Although I also found the story disjointed when I read it (it was basically a change of genre AND story), I found it very rich in ideas, and at the same time exciting in several places. What I found most striking, however, was that it seems to contain for me the missing element in Lovecraft's inspirations. In fact, it contains the core of 'weird fiction' that Lovecraft could not have found as purely from Poe, Machen or Dunsany. Hodgson's wrestling with the subject matter not only provides much material for a fine episode on Elder Sign, but also makes the story in this case a proto-weird story. Madness, cosmicism (as in "awe-struck") and especially the uncertainty and incomprehensibility as to the reality of the fears, I think makes this a key inspiration for Lovecraft's work. Lovecraft mixes this with, among other things, gothic elements of Poe and the fantasy of Dunsany, but in most cases is never as "cosmic" a la 2001 A space Odyssey (as Lars Henriks aptly said) as Hodgson is here.
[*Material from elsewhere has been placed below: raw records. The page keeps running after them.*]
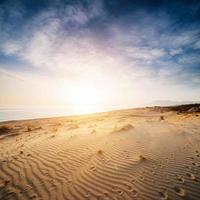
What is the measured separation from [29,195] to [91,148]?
9.86 ft

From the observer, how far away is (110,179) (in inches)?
160

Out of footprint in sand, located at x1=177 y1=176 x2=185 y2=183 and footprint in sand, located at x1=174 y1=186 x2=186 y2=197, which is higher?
footprint in sand, located at x1=177 y1=176 x2=185 y2=183

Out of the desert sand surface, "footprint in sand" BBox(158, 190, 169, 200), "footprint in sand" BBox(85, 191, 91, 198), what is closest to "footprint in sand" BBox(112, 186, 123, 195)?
the desert sand surface

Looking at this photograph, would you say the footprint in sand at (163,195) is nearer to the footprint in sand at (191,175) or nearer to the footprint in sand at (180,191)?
the footprint in sand at (180,191)

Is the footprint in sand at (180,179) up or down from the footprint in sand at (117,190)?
up

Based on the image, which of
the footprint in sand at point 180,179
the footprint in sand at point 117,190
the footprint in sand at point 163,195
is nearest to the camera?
the footprint in sand at point 163,195

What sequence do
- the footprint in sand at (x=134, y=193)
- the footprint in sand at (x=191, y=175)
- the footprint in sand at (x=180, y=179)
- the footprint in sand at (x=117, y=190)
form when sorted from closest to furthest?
the footprint in sand at (x=134, y=193) → the footprint in sand at (x=117, y=190) → the footprint in sand at (x=180, y=179) → the footprint in sand at (x=191, y=175)

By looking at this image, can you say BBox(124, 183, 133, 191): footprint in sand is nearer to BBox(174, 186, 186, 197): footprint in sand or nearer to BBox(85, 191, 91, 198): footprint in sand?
BBox(85, 191, 91, 198): footprint in sand

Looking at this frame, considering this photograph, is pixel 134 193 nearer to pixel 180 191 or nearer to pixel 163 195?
pixel 163 195

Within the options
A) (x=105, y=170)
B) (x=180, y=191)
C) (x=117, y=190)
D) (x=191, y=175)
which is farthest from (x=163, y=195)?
(x=105, y=170)

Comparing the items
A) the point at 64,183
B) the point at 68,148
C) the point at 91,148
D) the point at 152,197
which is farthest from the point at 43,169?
the point at 152,197

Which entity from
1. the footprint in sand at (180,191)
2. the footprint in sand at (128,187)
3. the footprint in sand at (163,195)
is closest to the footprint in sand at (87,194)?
the footprint in sand at (128,187)

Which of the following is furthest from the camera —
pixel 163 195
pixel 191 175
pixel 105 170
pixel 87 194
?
pixel 105 170

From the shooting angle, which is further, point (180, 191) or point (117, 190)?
point (117, 190)
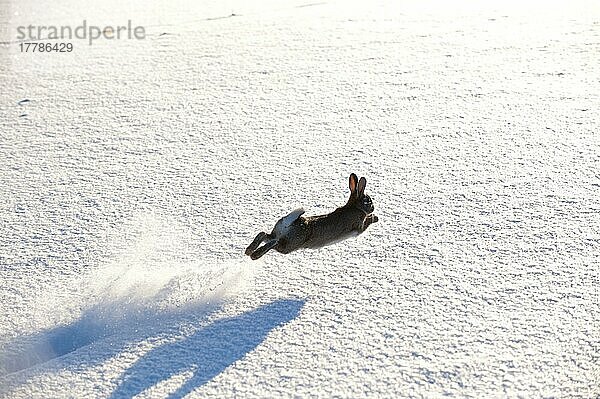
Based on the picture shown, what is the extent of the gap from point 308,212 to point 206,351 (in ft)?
2.95

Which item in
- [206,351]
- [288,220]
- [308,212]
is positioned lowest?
[206,351]

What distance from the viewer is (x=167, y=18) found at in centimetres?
639

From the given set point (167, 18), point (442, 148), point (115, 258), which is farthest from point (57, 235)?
point (167, 18)

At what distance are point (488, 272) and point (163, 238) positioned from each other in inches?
41.8

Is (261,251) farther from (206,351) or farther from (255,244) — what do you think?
(206,351)

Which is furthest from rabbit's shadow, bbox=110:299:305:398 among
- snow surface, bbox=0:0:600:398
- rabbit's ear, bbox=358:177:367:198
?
rabbit's ear, bbox=358:177:367:198

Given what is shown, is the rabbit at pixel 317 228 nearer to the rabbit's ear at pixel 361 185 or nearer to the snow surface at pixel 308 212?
the rabbit's ear at pixel 361 185

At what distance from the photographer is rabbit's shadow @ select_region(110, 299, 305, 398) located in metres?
1.78

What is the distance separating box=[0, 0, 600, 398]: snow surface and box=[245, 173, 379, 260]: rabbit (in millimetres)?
119

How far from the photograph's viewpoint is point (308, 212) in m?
2.69

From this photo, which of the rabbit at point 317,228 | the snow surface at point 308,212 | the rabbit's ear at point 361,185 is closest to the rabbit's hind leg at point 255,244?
the rabbit at point 317,228

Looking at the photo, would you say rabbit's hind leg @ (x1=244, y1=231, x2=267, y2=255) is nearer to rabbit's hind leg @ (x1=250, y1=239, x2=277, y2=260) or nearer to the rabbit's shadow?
rabbit's hind leg @ (x1=250, y1=239, x2=277, y2=260)

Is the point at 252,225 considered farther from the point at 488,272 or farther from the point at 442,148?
the point at 442,148

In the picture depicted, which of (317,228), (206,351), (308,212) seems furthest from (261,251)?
(308,212)
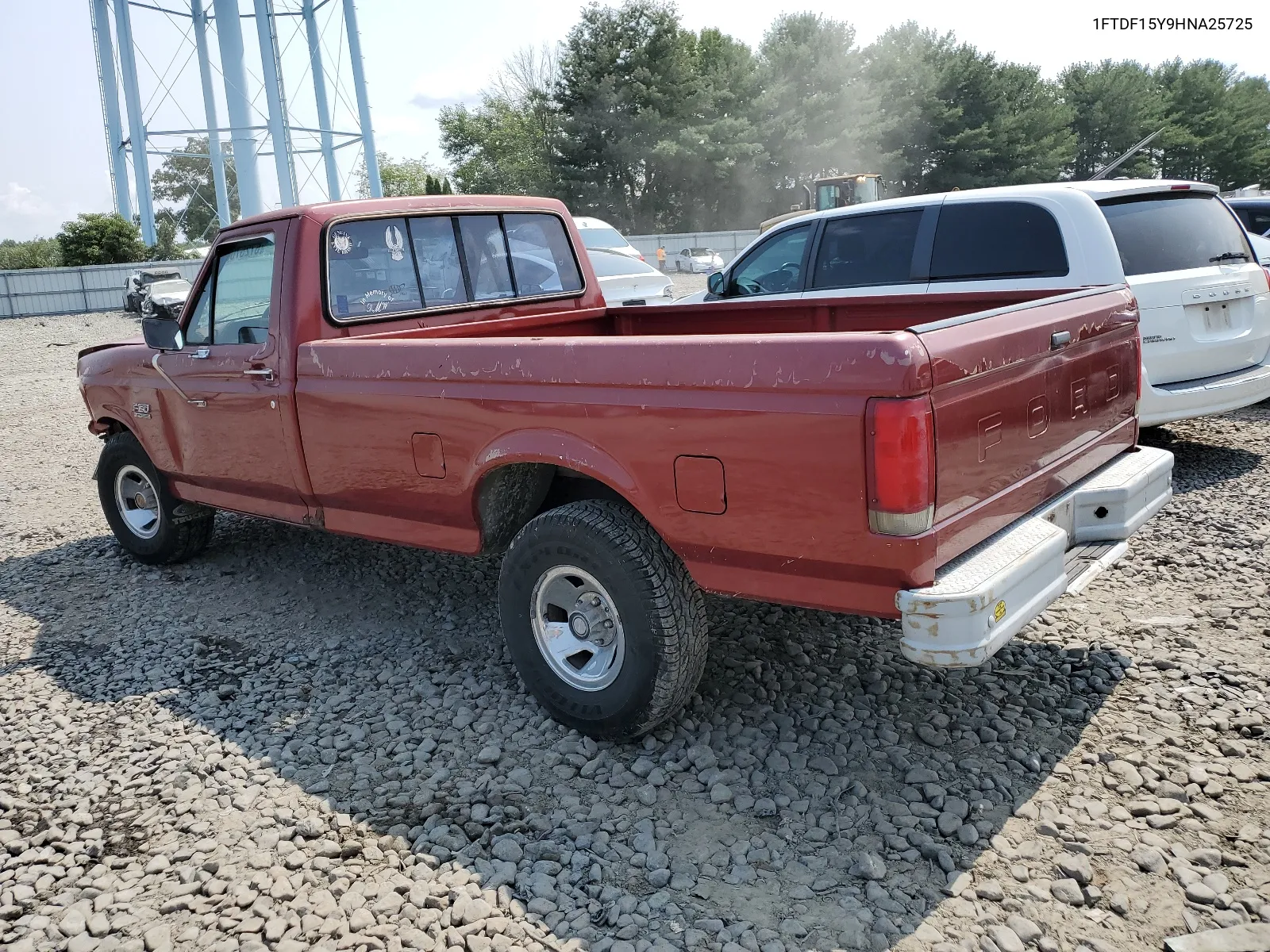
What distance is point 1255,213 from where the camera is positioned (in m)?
11.1

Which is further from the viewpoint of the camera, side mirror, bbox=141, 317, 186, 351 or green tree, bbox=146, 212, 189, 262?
green tree, bbox=146, 212, 189, 262

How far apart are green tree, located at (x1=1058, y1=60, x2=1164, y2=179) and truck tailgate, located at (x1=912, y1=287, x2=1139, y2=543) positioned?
59.5 meters

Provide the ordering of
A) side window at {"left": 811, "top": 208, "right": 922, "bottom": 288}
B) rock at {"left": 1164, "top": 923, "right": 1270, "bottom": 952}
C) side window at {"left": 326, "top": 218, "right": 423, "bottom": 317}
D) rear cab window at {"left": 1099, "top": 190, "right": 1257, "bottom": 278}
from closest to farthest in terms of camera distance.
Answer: rock at {"left": 1164, "top": 923, "right": 1270, "bottom": 952}, side window at {"left": 326, "top": 218, "right": 423, "bottom": 317}, rear cab window at {"left": 1099, "top": 190, "right": 1257, "bottom": 278}, side window at {"left": 811, "top": 208, "right": 922, "bottom": 288}

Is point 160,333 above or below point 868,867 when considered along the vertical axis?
above

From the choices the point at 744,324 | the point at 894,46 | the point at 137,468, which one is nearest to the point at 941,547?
the point at 744,324

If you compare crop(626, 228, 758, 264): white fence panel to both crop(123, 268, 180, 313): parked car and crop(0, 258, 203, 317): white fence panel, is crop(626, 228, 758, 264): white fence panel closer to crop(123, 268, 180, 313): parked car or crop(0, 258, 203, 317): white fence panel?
crop(0, 258, 203, 317): white fence panel

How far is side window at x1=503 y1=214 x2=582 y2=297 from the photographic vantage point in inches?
208

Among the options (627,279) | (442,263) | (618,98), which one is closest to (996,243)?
(442,263)

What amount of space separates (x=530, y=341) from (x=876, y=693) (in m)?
1.90

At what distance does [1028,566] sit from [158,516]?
4.92m

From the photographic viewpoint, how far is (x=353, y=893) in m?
2.92

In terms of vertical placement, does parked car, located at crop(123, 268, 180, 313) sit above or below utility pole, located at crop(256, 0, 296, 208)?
below

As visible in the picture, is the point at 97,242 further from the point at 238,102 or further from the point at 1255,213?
the point at 1255,213

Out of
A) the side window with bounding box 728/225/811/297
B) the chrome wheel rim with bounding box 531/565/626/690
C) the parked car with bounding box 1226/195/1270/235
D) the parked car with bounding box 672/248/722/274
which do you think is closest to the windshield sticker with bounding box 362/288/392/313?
the chrome wheel rim with bounding box 531/565/626/690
What a difference by the way - this story and 'The Goddess of Death', also by Hodgson: a story I didn't like at all because of its high scooby-doo content. Fortunately, that is different here!
I never questioned the two parts of the narrative going together well or not, until listening to your discussion.
I listened to an audio book version of the novel a few years ago and I was thoroughly immersed in it all the way through - Which might have been largely due to the great reader, too.
I remember disliking the idea of the "swine things" visually while being fascinated with the way the space/time/trippy parts resembled the ending of "A Space Odyssey" (which clearly found some inspiration here!), so I guess I liked that part a little better, but I do think all of the craziness comes together as a mystifying, weirdly moving whole that might very well be about grief and its diverse appearances.
It certainly finds ways to address the finiteness of humand life in a vast, infinite, unknowable universe.
I like this reading a lot. From his sister's perspective, too, he's behaving this way even though nothing is happening. He's responding to imaginary threats out of an intense fear of losing his home and his dog and his sister, which could easily be a response to some other loss.